Institut für Immunologie

Robert-von-Ostertag-Str. 7-13
14163 Berlin
+49 30 838 51834
immunologie@vetmed.fu-berlin.de

Abstract / Zusammenfassung

In mice and humans, infection with Toxoplasma gondii induces a typical Th1 immune response, with monocytes and dendritic cells producing IL-12 shortly after infection. This stimulates natural killer cells and CD8+ T cells to release IFN-γ, and the differentiation of naïve CD4+ T cells into IFN-γ-producing Th1 cells. IFN-γ is the primary driver of resistance to acute T. gondii infection, with this innate response leading to containment of the parasite within tissue cysts in immunocompetent hosts. However, in recent years significant host species-specific differences have been identified. Toll-like receptors 11 and 12 which recognize the soluble T. gondii antigen profilin extracellularly in mice are absent in man, with human myeloid cells requiring phagocytosis of a tachyzoite before responding. The monocyte and dendritic cell subsets which produce IL-12 following recognition are also reversed. The pig is often considered to be an immunologically human-like model, and at first glance it appears this similarity may extend to the response to T. gondii. In pigs, as in humans, postnatal infections usual remain asymptomatic, but congenital toxoplasmosis can cause severe pathology. This contrasts with mice, in which infections can be fatal but fetal infections are rare.

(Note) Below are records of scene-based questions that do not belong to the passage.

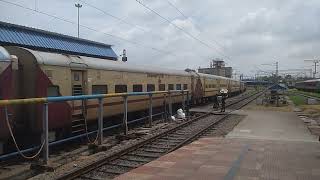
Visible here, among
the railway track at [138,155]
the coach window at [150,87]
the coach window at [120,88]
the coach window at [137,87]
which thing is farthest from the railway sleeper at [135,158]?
the coach window at [150,87]

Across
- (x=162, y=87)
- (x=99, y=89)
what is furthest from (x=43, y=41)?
(x=99, y=89)

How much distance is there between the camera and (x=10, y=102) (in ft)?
26.7

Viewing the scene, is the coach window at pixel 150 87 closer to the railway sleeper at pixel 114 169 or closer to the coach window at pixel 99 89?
the coach window at pixel 99 89

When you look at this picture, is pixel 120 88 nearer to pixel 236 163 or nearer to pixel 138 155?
pixel 138 155

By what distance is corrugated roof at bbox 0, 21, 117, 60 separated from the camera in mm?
23328

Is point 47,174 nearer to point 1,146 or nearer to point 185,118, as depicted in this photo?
point 1,146

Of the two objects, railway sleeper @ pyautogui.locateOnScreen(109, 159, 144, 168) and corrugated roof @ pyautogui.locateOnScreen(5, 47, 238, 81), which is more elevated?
corrugated roof @ pyautogui.locateOnScreen(5, 47, 238, 81)

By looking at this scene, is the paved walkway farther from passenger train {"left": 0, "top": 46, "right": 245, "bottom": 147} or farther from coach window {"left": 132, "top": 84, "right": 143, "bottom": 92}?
coach window {"left": 132, "top": 84, "right": 143, "bottom": 92}

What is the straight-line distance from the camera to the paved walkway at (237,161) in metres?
8.84

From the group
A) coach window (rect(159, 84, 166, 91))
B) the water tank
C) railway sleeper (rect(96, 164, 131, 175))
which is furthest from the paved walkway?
coach window (rect(159, 84, 166, 91))

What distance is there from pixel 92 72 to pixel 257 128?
8.20m

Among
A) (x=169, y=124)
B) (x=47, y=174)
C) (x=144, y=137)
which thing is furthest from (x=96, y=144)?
(x=169, y=124)

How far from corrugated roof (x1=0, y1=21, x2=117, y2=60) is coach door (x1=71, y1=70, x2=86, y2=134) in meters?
9.22

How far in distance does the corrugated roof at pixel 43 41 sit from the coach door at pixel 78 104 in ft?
30.2
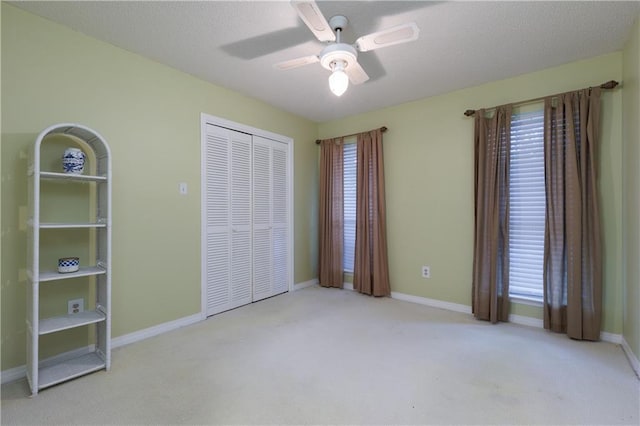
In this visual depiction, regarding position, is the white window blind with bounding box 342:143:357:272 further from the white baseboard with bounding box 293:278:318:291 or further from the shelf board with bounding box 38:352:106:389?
the shelf board with bounding box 38:352:106:389

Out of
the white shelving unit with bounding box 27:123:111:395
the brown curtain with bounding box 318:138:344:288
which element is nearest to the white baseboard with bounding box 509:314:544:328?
the brown curtain with bounding box 318:138:344:288

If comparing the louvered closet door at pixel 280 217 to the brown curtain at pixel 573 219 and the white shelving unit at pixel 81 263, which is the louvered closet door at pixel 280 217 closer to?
the white shelving unit at pixel 81 263

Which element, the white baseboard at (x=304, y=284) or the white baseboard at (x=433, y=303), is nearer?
the white baseboard at (x=433, y=303)

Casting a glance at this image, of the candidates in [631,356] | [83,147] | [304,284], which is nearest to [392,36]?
[83,147]

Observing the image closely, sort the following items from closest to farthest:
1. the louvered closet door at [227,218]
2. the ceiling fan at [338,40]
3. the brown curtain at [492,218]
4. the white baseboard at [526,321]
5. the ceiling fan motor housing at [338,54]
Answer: the ceiling fan at [338,40]
the ceiling fan motor housing at [338,54]
the white baseboard at [526,321]
the brown curtain at [492,218]
the louvered closet door at [227,218]

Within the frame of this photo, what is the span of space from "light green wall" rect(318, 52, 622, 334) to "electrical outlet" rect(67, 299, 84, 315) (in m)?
3.12

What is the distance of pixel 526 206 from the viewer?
9.16 feet

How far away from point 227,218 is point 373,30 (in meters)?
2.28

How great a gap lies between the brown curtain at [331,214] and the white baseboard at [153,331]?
183 cm

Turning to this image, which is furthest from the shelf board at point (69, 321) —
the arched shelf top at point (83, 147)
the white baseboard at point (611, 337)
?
the white baseboard at point (611, 337)

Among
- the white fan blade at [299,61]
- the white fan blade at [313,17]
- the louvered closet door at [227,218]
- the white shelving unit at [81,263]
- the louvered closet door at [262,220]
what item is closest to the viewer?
the white fan blade at [313,17]

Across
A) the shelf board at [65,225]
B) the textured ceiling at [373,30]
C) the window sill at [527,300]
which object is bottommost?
the window sill at [527,300]

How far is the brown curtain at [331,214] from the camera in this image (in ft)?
13.4

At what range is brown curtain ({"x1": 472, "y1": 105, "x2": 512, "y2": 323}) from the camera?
2.83 meters
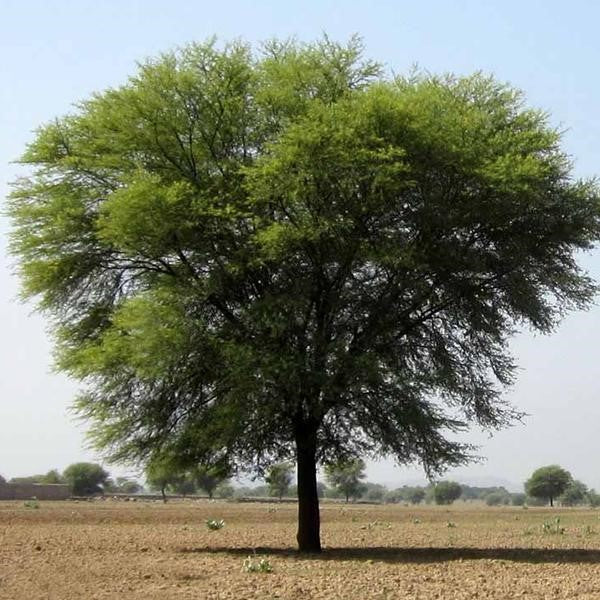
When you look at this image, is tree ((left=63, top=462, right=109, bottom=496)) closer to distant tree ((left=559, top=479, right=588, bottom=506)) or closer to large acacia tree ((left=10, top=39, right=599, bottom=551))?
distant tree ((left=559, top=479, right=588, bottom=506))

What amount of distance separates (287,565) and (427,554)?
16.4 feet

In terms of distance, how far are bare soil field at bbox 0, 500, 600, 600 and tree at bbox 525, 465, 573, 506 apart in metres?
110

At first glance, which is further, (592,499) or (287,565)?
(592,499)

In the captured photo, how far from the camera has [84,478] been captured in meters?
147

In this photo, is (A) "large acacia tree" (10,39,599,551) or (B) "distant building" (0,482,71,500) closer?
(A) "large acacia tree" (10,39,599,551)

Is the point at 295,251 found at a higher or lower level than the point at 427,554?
higher

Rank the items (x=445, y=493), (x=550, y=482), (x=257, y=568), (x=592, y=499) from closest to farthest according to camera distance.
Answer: (x=257, y=568), (x=550, y=482), (x=592, y=499), (x=445, y=493)

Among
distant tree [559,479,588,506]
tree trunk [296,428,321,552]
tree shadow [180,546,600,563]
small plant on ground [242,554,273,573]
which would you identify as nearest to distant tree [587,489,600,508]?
distant tree [559,479,588,506]

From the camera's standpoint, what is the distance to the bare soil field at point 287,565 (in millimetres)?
17938

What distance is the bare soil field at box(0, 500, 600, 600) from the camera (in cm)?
1794

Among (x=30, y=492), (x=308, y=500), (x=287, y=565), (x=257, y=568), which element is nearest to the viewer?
(x=257, y=568)

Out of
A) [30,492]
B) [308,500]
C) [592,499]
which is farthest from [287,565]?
[592,499]

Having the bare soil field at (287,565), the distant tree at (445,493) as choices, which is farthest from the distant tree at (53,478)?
the bare soil field at (287,565)

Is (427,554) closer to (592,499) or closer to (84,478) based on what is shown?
(84,478)
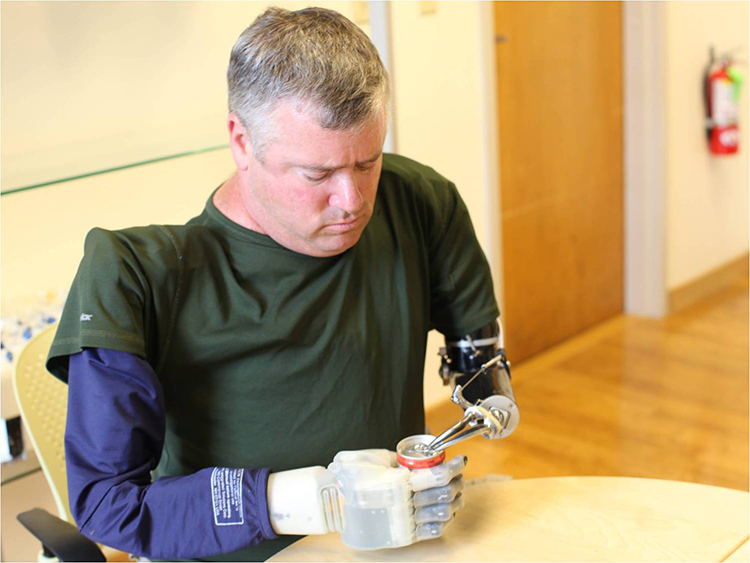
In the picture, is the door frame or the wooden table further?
the door frame

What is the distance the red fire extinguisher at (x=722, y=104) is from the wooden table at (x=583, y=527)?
2.84m

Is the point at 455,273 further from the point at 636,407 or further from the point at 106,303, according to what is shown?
the point at 636,407

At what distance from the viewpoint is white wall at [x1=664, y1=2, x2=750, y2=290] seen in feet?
12.1

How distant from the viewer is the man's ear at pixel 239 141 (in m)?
1.26

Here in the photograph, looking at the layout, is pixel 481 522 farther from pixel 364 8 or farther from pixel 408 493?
pixel 364 8

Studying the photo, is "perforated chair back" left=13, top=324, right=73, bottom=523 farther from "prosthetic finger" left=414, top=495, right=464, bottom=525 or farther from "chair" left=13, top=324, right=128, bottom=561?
"prosthetic finger" left=414, top=495, right=464, bottom=525

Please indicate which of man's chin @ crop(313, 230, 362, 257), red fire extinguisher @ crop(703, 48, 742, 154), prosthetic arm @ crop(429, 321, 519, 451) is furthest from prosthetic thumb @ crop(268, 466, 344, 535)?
red fire extinguisher @ crop(703, 48, 742, 154)

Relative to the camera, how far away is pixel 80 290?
124 cm

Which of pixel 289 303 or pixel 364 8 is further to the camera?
pixel 364 8

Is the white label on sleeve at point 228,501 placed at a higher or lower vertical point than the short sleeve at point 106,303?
lower

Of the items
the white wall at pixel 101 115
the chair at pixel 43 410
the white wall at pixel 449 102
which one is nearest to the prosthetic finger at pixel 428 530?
the chair at pixel 43 410

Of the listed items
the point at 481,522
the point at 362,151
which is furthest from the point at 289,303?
the point at 481,522

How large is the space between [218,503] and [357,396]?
31 centimetres

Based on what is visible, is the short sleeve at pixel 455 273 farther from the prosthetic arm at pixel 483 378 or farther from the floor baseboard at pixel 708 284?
the floor baseboard at pixel 708 284
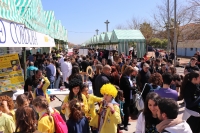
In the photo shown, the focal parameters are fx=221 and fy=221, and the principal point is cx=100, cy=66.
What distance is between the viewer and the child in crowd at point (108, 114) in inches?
139

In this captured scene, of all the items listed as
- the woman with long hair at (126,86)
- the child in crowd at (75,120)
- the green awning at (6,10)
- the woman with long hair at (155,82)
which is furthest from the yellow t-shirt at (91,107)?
the green awning at (6,10)

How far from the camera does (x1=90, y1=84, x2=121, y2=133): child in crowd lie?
3.52 m

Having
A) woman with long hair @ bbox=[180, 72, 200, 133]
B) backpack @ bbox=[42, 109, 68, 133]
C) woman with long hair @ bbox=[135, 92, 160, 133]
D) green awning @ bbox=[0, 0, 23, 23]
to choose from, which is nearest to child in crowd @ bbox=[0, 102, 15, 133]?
backpack @ bbox=[42, 109, 68, 133]

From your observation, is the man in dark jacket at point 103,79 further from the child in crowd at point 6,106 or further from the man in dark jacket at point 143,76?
the child in crowd at point 6,106

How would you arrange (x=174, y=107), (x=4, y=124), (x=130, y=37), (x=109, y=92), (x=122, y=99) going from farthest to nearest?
(x=130, y=37) < (x=122, y=99) < (x=109, y=92) < (x=4, y=124) < (x=174, y=107)

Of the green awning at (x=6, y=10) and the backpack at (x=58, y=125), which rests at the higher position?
the green awning at (x=6, y=10)

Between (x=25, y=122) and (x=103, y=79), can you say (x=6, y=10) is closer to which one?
(x=103, y=79)

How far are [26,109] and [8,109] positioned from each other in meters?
1.15

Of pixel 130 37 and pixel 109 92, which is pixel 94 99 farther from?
pixel 130 37

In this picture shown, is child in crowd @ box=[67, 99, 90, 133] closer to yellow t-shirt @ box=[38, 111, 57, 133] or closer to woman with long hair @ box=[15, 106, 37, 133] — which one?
yellow t-shirt @ box=[38, 111, 57, 133]

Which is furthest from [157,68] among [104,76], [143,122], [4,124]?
[4,124]

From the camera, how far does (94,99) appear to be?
4262mm

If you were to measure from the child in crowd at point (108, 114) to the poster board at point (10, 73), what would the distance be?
3210mm

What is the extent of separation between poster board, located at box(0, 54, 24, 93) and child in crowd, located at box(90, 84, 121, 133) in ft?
10.5
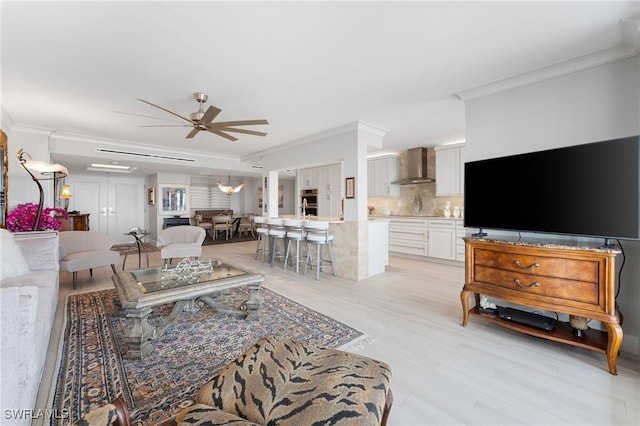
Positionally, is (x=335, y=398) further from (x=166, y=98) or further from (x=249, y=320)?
(x=166, y=98)

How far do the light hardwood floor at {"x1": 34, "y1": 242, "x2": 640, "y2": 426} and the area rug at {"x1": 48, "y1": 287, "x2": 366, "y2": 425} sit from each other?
14 cm

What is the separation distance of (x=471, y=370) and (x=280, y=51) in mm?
2972

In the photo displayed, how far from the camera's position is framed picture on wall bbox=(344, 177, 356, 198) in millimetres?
4520

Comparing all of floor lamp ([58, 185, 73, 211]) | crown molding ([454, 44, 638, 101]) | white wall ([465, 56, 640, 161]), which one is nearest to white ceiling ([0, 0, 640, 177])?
crown molding ([454, 44, 638, 101])

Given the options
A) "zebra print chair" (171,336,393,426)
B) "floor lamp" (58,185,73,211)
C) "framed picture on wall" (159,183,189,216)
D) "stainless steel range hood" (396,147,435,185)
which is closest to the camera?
"zebra print chair" (171,336,393,426)

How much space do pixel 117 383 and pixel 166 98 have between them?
3048 mm

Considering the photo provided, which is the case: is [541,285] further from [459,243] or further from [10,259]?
[10,259]

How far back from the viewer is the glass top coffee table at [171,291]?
2.14 meters

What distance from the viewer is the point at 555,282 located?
85.4 inches

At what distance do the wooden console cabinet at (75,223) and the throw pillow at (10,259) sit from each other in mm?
4300

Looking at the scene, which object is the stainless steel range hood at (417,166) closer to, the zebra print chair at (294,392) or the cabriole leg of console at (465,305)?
the cabriole leg of console at (465,305)

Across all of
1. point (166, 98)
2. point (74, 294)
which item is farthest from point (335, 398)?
point (74, 294)

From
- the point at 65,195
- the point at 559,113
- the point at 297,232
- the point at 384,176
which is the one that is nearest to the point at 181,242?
the point at 297,232

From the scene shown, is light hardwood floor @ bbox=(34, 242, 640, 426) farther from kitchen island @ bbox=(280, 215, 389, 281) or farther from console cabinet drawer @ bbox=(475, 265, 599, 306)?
kitchen island @ bbox=(280, 215, 389, 281)
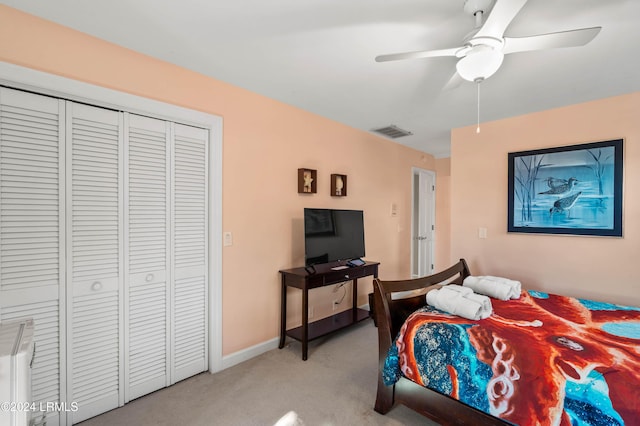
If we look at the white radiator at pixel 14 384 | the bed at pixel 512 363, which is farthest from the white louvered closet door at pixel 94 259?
Answer: the bed at pixel 512 363

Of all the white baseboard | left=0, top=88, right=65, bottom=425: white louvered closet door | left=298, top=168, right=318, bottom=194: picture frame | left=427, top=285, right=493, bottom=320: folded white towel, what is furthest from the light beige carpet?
left=298, top=168, right=318, bottom=194: picture frame

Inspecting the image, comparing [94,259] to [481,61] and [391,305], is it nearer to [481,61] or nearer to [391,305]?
[391,305]

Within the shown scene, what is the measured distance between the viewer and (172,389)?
2.25 m

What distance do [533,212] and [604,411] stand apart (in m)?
2.25

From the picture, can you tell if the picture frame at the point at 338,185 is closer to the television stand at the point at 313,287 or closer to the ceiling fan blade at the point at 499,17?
the television stand at the point at 313,287

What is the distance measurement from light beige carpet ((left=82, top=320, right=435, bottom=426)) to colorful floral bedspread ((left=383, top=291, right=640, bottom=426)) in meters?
0.43

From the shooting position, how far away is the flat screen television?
2.94 metres

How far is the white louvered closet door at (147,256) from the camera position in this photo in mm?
2094

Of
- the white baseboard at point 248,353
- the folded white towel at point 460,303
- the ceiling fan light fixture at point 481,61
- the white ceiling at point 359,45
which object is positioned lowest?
the white baseboard at point 248,353

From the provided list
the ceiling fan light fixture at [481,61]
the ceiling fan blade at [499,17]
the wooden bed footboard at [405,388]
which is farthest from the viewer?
the wooden bed footboard at [405,388]

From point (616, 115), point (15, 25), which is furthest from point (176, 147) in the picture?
point (616, 115)

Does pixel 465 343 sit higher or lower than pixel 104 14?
lower

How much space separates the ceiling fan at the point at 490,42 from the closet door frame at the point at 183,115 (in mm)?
1531

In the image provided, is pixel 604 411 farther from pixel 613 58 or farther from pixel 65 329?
pixel 65 329
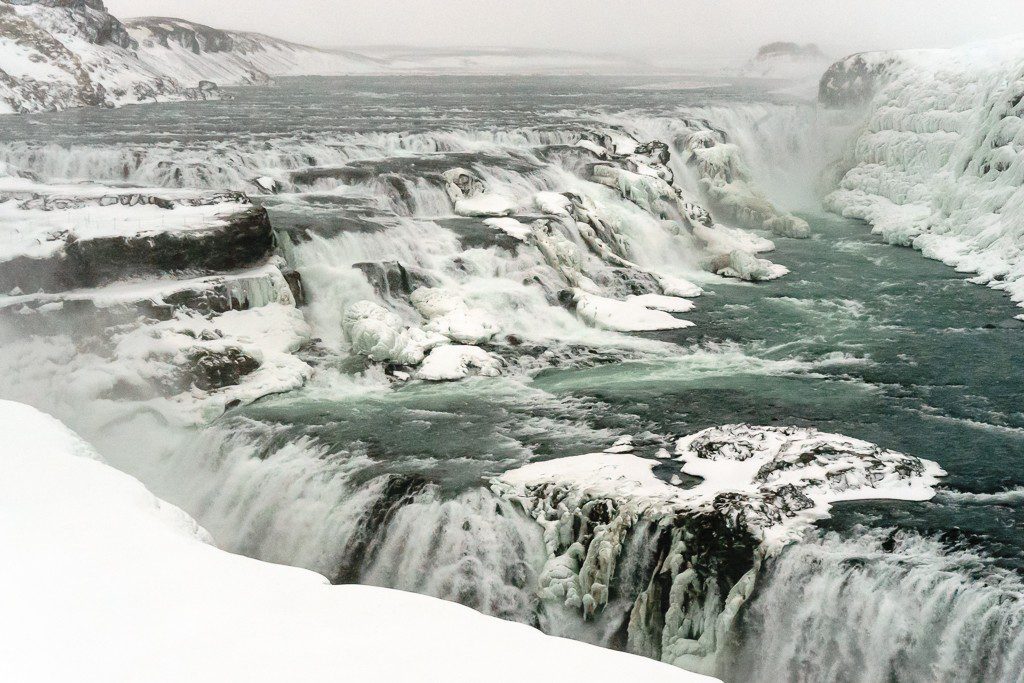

Here we assess the IL-12 responses of porcine peripheral blood monocytes and DC subsets to TLR ligation and T. gondii exposure, both in isolation and in co-culture with lymphocytes. We find that porcine monocytes and cDC do not produce IL-12 following TLR ligation, leaving pDC as the only IL-12-producing myeloid PBMCs in pigs. However, surprisingly, we identify substantial endogenous IL-12 production by porcine CD335+ NK cells following TLR ligation. Interestingly, neither pDC nor NK cells produce IL-12 following exposure to T. gondii tachyzoites. However, IL-18 production by DC was detected following both TLR ligation and live T. gondii tachyzoite exposure, hinting at an alternative mechanism of IFN-γ induction during early T. gondii infection in pigs. Hence, the initial IL-12 response of porcine PBMCs to TLR ligation or T. gondii infection is substantially different than that observed in humans or mice. Porcine CD335+ NK cells serve as important IL-12 producers following TLR ligation, and IL-18 likely plays a prominent role in Th1 induction during early T. gondii infection.